Story highlights

The Ebola virus has killed more than 2,400 people in Liberia

UNICEF and local musicians created a popular song with a health message

Lyrics include "Ebola is real, it's time to protect yourself"

A John Hopkins group is also using entertainment for health education

CNN  — 

With more than 2,400 Ebola deaths in Liberia alone, the killer virus may not sound like the most obvious subject to write a song about.

But health officials are using all means at their disposal to educate Liberians on how to contain the spread of the disease.

The United Nations Children’s Fund – UNICEF – has worked with local musicians to produce a song “Ebola is Real,” which urges Liberians to take measures against the disease, such as washing their hands.

The chorus runs: “Ebola is real, it’s time to protect yourself, Ebola is real, protect your family, Ebola is real, protect your community.”

Near the song’s end, the musicians say Ebola is a severe disease that spreads fast. While it can’t be cured, they explain, the symptoms of the virus can be treated and explain that the only way of catching Ebola is through direct contact with bodily fluids such as blood, saliva and sweat.

“For our traditional people, when somebody die, don’t touch the body with your bare hand – you can call a health worker closer to you to help you to bury the body but wearing protective clothes and gloves,” the song continues, saying the message is from Liberia’s Ministry of Health and partners.

UNICEF spokesman Christophe Boulierac said music is “an integral part of life” in Liberia and across Africa.

_DIRECTIONS_.
a. Repeat the stretch of the Ebola song article from "Near the song’s" through "and across Africa.", swapping "bare hand" for "uncovered hand".
b. Extend the article about Liberia's Ebola song by writing what comes after its final sentence.

_Saved data entries_.

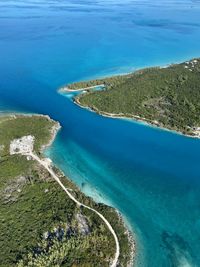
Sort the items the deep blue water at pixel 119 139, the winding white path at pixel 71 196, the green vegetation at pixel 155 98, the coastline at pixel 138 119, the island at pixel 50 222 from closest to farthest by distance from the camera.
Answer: the island at pixel 50 222 → the winding white path at pixel 71 196 → the deep blue water at pixel 119 139 → the coastline at pixel 138 119 → the green vegetation at pixel 155 98

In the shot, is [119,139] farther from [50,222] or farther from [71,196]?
[50,222]

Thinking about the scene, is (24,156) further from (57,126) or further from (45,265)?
(45,265)

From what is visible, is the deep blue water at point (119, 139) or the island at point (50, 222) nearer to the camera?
the island at point (50, 222)

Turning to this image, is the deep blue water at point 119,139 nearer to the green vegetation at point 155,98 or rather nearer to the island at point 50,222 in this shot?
the island at point 50,222

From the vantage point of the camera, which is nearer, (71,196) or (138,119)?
(71,196)

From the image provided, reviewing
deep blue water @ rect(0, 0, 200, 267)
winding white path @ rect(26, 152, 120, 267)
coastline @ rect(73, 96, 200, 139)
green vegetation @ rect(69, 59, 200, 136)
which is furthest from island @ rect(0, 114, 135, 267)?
green vegetation @ rect(69, 59, 200, 136)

_ACTIVITY ANSWERS_.
a.
Near the song’s end, the musicians say Ebola is a severe disease that spreads fast. While it can’t be cured, they explain, the symptoms of the virus can be treated and explain that the only way of catching Ebola is through direct contact with bodily fluids such as blood, saliva and sweat.

“For our traditional people, when somebody die, don’t touch the body with your uncovered hand – you can call a health worker closer to you to help you to bury the body but wearing protective clothes and gloves,” the song continues, saying the message is from Liberia’s Ministry of Health and partners.

UNICEF spokesman Christophe Boulierac said music is “an integral part of life” in Liberia and across Africa.

b.
“Everything from elections to polio campaigns have used songs,” he said. “We used songs as a medium of getting out the information to a wide segment of the population, through the best medium available in Liberia – radio.”

UNICEF chose to work with Liberia’s cultural ambassador Julie Endee and some well known musicians.

The style of music is a popular form in Liberia known as Hipco and the song has been very successful, playing on radios across the country, Boulierac said.

“Some people even use it as a ring tone,” he said. “My colleague in Sierra Leone has heard it play in street side stalls.”

Read: Inside the world’s worst Ebola outbreak

CNN’s Nima Elbagir is in Liberia covering the outbreak.

Elbagir recalled hearing “Ebola is Real” being played during an earlier visit and said it was very popular and instrumental in getting the public healthcare message across.

Susan Krenn, director at the John Hopkins Center for Communication Programs (CCP), spoke to CNN from Nigeria, where she was working on the launch of a weekly television series “Newman Street.”

Newman Street is aimed at addressing the topics of family planning and malaria.

“There is a whole communication science behind this,” Krenn said.

“One of the things we really emphasize is that the entertainment has to be of very high quality. You really want to attract people to whatever the piece is because it’s something they really want to listen to, or want to watch, because it’s entertainment,” she said.

“This type of programing really allows you to use creativity and pull people in for the value of the entertainment, while a communication plan allows us to weave messaging in.”

The entertainment vehicle itself could get people talking about an issue and get them to adopt certain behaviors, she said.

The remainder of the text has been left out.